As the Eggers children attempted to switch positions, the animal got a second and then a third talon through the cot material and began to rip it to shreds. It bucked its body and lifted the cot several inches from the ground. With a quick maneuver, it pulled itself out from under the cot and stood up on its two large feet to scream.
Tobias and Charlotte were on their knees, which is a fine place to be if you’re praying but a tricky place to be if you need to run. They both scrambled to stand up as the animal bellowed.
“Run to the door!”
“It’s locked,” Charlotte reminded him.
“I can’t think of anything else!”
The children turned and moved toward the door. The animal lunged in their direction. It reached out with its right arm and swiped at Tobias’s back, ripping off a large piece of his shirt.
Before they could reach the door, it burst open and Ms. Gulp charged in. She was holding a long stick with a glowing bit of wire on the tip of it. The wire was crackling and shooting spar
ks. Behind Ms. Gulp were some orderlies in yellow lab coats, all holding sticks of their own.

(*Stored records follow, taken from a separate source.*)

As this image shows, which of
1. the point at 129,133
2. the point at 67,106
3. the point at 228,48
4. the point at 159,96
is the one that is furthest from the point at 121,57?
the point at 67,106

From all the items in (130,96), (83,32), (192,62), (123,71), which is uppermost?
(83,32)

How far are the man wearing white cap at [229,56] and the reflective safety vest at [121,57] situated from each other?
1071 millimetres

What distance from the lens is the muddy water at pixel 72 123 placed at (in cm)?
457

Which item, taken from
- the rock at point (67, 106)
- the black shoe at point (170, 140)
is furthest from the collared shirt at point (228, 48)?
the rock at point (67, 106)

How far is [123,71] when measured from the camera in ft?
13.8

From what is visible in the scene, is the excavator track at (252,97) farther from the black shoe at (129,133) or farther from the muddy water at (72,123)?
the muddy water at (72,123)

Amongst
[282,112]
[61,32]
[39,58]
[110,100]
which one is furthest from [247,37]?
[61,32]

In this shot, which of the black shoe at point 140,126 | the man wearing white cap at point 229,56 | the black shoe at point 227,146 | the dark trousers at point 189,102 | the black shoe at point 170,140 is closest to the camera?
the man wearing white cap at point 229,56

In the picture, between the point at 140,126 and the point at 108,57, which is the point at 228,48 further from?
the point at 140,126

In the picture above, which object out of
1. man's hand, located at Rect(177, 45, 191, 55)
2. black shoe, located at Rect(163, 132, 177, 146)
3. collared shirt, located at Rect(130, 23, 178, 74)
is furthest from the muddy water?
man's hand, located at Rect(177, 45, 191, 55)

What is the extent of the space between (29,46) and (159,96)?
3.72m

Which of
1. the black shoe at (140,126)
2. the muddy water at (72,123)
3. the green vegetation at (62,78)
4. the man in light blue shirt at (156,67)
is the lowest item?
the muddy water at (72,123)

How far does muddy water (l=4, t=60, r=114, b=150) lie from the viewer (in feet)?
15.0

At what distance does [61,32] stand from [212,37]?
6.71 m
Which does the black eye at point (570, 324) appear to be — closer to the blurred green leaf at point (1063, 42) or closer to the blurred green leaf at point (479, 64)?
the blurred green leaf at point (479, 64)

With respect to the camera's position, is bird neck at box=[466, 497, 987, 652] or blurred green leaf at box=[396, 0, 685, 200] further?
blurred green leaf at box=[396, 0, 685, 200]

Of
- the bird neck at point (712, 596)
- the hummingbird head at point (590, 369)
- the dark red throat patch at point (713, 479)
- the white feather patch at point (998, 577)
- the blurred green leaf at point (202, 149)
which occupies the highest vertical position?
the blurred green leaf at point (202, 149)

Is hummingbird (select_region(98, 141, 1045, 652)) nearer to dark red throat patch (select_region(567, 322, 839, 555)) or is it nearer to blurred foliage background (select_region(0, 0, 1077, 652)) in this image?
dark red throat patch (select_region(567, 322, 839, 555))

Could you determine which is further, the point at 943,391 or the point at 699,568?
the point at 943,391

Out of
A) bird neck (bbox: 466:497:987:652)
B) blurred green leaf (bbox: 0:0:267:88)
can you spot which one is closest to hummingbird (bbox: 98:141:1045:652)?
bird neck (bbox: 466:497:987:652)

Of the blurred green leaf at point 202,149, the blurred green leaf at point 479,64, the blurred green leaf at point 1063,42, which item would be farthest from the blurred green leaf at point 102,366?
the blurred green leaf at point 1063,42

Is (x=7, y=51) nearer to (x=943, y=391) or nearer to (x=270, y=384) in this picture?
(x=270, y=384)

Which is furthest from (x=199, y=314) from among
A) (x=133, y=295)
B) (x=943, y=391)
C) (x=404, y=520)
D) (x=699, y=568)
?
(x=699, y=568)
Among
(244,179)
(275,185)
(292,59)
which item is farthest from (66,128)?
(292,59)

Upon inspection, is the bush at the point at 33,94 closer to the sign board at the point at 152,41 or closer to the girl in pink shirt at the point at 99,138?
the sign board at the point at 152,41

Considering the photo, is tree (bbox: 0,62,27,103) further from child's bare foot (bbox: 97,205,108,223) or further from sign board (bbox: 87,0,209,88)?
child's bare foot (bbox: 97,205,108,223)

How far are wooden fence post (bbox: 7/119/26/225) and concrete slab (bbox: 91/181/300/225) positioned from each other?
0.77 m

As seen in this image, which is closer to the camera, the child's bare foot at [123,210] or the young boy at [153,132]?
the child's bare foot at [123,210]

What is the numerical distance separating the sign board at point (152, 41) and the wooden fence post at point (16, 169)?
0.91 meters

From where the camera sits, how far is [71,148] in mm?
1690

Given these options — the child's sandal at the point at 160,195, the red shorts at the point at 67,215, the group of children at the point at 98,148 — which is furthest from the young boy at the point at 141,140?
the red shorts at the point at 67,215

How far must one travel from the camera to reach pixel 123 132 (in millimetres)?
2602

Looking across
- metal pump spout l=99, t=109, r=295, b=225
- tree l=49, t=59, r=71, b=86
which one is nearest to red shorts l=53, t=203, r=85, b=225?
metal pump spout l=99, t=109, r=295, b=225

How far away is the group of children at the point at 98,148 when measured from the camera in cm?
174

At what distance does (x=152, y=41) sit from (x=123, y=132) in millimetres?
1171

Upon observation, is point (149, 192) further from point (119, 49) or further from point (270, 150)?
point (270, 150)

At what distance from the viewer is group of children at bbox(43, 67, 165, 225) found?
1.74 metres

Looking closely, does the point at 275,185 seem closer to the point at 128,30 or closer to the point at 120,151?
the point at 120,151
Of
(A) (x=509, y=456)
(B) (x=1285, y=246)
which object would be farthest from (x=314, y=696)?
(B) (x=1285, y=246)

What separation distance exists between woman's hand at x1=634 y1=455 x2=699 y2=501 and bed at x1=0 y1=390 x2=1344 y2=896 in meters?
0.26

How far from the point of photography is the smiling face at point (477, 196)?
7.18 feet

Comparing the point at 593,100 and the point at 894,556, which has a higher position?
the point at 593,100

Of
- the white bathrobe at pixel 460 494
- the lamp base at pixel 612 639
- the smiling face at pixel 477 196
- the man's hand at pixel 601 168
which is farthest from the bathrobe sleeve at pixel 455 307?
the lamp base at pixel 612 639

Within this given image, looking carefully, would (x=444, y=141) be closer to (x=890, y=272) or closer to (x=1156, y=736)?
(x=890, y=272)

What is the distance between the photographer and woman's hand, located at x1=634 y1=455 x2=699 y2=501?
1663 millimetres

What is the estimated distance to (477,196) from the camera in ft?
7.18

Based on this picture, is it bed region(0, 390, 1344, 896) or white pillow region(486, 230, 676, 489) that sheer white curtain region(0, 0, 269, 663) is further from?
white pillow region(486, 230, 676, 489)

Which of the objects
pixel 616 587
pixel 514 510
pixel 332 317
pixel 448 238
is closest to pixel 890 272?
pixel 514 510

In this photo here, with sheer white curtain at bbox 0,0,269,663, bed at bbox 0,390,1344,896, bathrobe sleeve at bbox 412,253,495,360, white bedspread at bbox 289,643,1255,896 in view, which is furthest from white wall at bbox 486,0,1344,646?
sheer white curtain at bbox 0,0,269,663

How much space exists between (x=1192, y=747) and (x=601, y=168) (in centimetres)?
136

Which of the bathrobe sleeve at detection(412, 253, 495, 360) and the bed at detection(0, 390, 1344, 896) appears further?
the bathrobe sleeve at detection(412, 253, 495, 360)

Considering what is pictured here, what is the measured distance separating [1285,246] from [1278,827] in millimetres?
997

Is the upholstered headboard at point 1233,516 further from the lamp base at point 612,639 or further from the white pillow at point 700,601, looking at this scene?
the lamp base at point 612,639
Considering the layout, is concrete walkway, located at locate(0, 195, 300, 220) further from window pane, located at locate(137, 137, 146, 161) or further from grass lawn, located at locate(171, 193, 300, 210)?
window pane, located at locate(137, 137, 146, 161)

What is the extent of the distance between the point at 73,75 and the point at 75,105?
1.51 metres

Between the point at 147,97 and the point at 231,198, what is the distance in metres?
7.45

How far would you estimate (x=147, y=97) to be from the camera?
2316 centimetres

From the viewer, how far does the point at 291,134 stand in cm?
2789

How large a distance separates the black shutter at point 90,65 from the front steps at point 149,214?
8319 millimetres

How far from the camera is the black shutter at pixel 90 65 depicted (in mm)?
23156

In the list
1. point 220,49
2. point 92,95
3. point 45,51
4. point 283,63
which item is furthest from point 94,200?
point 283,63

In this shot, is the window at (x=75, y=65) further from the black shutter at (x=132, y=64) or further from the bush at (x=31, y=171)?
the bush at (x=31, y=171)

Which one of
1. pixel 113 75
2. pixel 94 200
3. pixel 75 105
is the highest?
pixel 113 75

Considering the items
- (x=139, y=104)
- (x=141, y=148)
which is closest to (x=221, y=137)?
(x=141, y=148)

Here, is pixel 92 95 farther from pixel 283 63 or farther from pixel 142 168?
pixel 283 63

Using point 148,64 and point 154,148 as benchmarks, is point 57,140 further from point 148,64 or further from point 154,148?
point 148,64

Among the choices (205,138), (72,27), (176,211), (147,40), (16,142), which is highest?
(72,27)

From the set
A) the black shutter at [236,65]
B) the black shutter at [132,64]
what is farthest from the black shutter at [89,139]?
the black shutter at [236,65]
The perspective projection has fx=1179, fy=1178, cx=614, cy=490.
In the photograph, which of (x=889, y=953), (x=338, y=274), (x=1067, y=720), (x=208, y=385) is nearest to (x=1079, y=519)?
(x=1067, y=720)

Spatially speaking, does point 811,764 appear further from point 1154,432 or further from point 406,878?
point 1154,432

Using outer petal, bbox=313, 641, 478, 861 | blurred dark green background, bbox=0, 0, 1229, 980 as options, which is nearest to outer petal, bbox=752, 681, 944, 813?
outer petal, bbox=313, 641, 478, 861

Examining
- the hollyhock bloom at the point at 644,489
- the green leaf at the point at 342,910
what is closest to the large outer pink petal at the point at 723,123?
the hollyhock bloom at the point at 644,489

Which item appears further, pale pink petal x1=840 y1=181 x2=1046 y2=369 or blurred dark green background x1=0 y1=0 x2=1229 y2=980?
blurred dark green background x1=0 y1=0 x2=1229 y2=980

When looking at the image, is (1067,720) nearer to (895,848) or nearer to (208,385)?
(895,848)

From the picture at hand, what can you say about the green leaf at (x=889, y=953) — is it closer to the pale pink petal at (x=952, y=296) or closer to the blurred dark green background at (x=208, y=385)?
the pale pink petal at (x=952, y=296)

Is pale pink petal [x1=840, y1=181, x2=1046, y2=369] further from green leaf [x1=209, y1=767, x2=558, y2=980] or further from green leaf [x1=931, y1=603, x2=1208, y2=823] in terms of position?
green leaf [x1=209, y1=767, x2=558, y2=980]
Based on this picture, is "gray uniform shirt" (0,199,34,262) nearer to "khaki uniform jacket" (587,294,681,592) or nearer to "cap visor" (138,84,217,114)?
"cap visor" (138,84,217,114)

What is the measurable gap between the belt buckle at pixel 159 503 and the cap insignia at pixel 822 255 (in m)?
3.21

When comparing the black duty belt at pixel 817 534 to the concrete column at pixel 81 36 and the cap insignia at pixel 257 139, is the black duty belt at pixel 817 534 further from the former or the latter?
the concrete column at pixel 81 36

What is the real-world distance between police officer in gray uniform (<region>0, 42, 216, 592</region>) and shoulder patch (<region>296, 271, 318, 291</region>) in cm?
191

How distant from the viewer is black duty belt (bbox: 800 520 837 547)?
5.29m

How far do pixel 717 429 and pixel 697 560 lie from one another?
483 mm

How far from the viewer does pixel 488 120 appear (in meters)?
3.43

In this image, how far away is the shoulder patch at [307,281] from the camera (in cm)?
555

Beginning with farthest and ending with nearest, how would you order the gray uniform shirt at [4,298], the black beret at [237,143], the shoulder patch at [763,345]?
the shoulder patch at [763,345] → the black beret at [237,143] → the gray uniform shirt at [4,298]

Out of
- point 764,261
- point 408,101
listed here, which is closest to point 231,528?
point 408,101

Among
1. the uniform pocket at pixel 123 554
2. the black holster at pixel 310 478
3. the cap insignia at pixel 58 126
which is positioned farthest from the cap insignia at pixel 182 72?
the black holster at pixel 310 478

“Get down!” Ms. Gulp yelled at the children. “Down!”
Tobias and Charlotte dropped to the floor as Ms. Gulp swung her stick and connected the glowing tip with the belly of the beast. The animal screamed and lurched backward. The orderlies stepped over the Eggers children with their sticks out, pushing the animal toward the window.
Ms. Gulp took another hard swing and knocked the animal to its bony knees. The creature screamed. It was outnumbered and knew it. It stood up and, in one smooth move, leapt through the window and vanished almost magically into the approaching night.
Ms. Gulp stood there holding her stick like a sword. Her red hair, which was usually pulled back and tight, was a mess, her boxy body was sweating through her brown blouse, and her blue skirt was dirty and way too short for a woman of her size. She turned her square head and glanced at Tobias and Charlotte. She looked almost as disturbing as the thing she had just chased away. Ms. Gulp lowered her stick and took a deep-sounding breath.
“What just happened here?”
With the immediate threat of danger gone, the Eggers children’s brains slowed and became dull again.
“What happened?” she demanded.
“It broke in through the bars,” Tobias said.
Ms. Gulp looked toward the window. “I don’t know what’s up with the animals. They’re supposed to protect this school. For some reason, the tables have burned.”
Ms. Gulp had hurt her head in a terrible pool accident a while back. Because of the injury, she often said things wrong or got words mixed up. Nobody ever corrected her, for fear that she would berate or beat them.
“I have a feeling you two have something to do with how mad the animals are acting,” Ms. Gulp said cruelly. “Things are precarious. Let’s hope we figure it all out before it’s too late. Now, good night.”
“Is it okay to sleep with the open window?” Charlotte asked innocently.